* WORK ITEM *
Reproduce exactly the lines beginning with the line that contains "Q: What species is this?" and ending at the final line of the material below.

-------- INPUT RECORDS --------

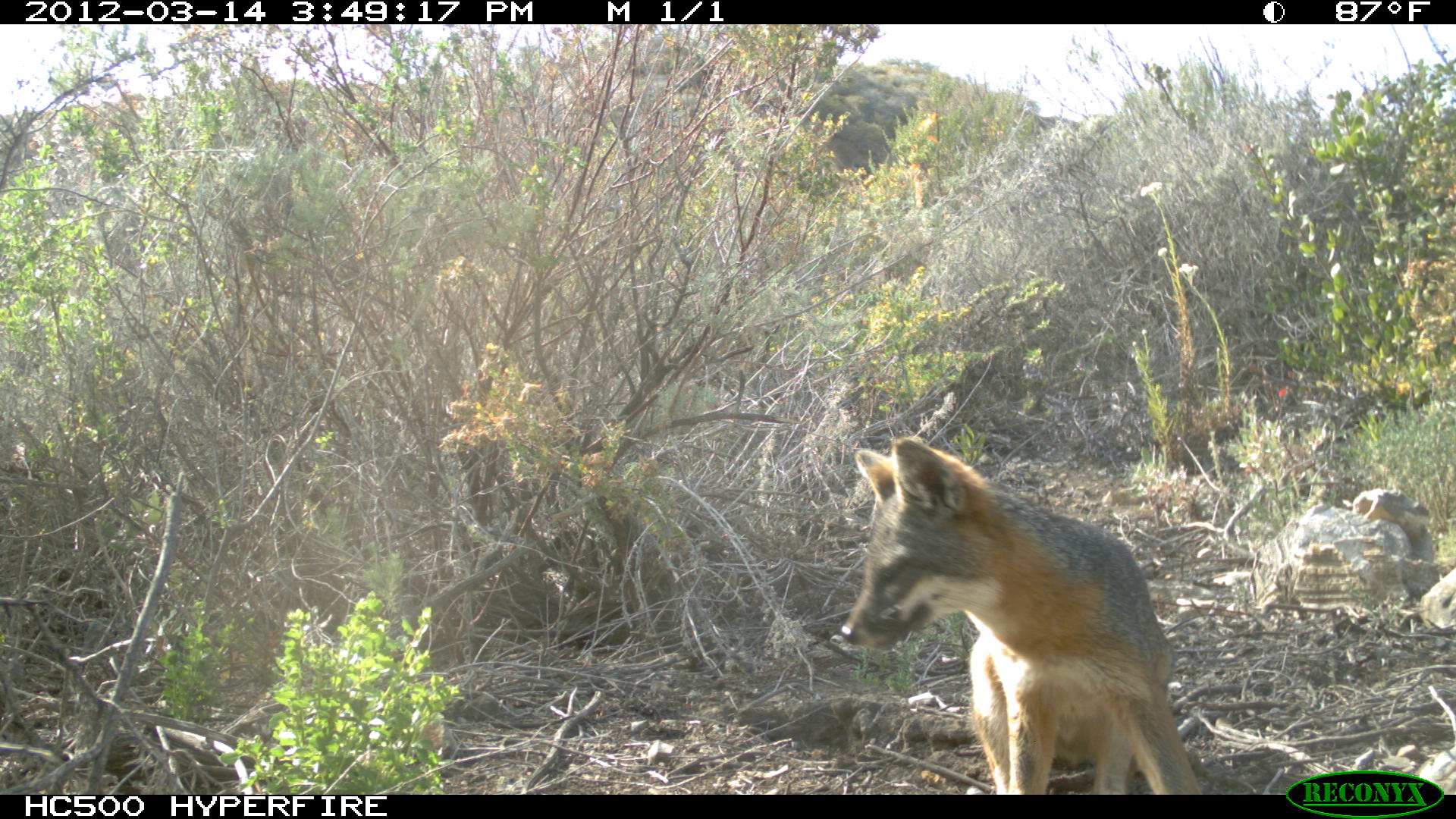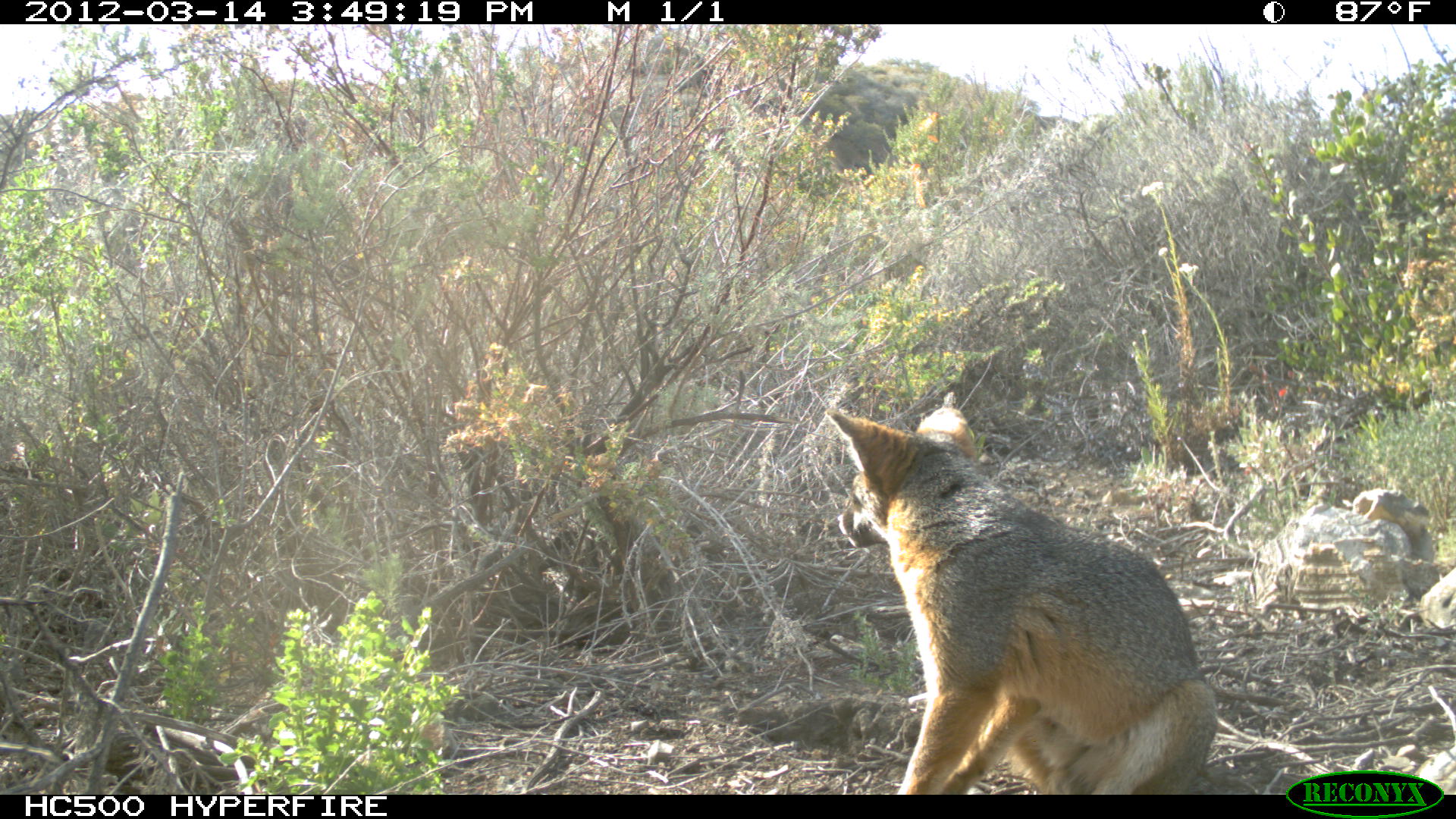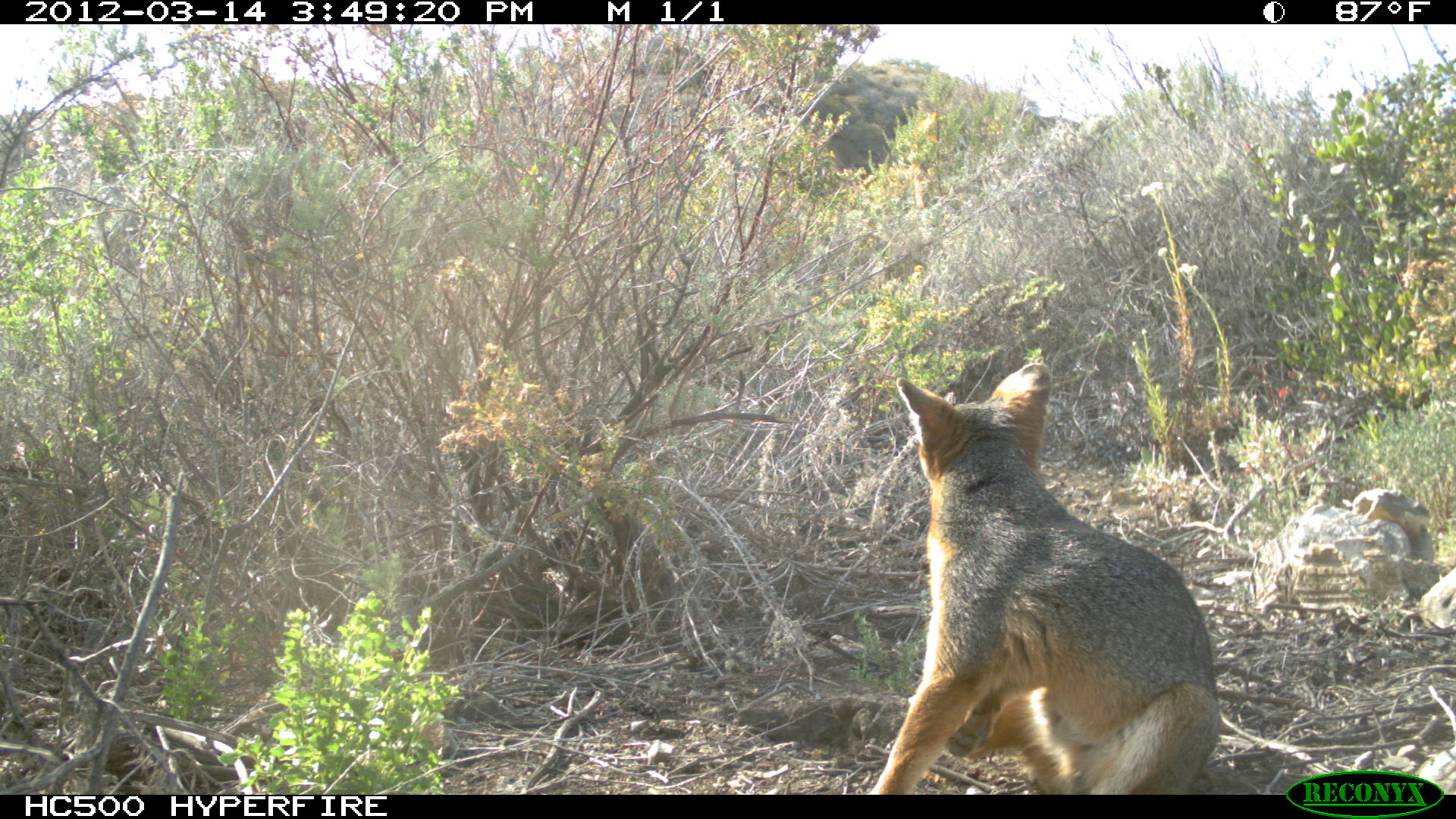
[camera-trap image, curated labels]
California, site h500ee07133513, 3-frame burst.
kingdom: Animalia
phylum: Chordata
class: Mammalia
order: Carnivora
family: Canidae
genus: Urocyon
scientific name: Urocyon littoralis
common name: island fox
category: fox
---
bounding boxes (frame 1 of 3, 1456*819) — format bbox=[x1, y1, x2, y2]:
fox: bbox=[836, 432, 1200, 794]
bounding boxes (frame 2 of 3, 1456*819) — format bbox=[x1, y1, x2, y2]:
fox: bbox=[823, 404, 1216, 794]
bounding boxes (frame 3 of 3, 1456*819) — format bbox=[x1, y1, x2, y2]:
fox: bbox=[871, 361, 1218, 796]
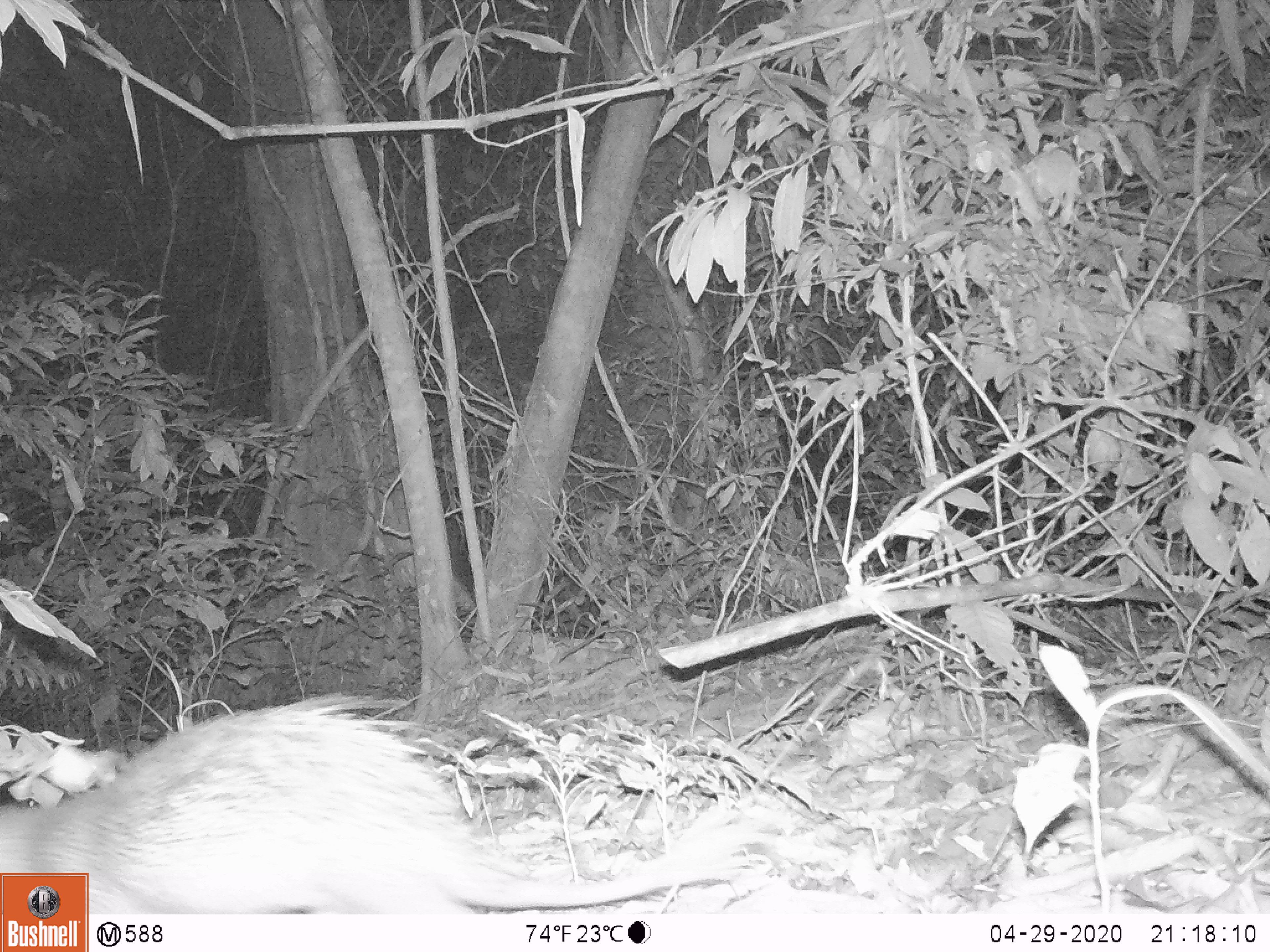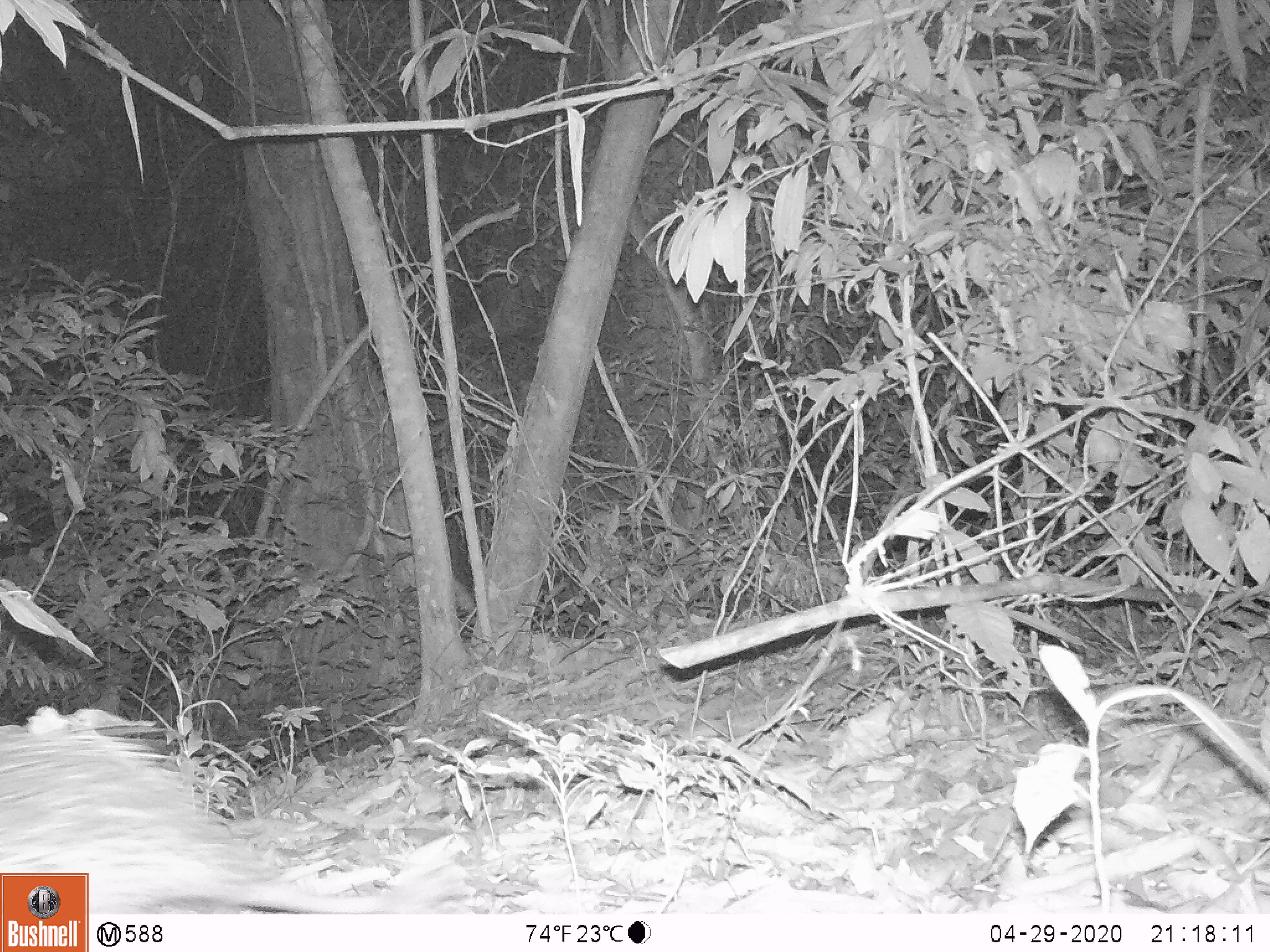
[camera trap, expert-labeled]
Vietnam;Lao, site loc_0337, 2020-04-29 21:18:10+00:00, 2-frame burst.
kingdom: Animalia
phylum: Chordata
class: Mammalia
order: Rodentia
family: Hystricidae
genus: Atherurus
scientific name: Atherurus macrourus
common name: asiatic brush-tailed porcupine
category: asiatic brush tailed porcupine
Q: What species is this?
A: Asiatic brush tailed porcupine (asiatic brush-tailed porcupine) (Atherurus macrourus).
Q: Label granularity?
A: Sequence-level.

--------

* RESULT OF THE TASK *
Q: What species is this?
A: Asiatic brush tailed porcupine (asiatic brush-tailed porcupine) (Atherurus macrourus).
Q: Label granularity?
A: Sequence-level.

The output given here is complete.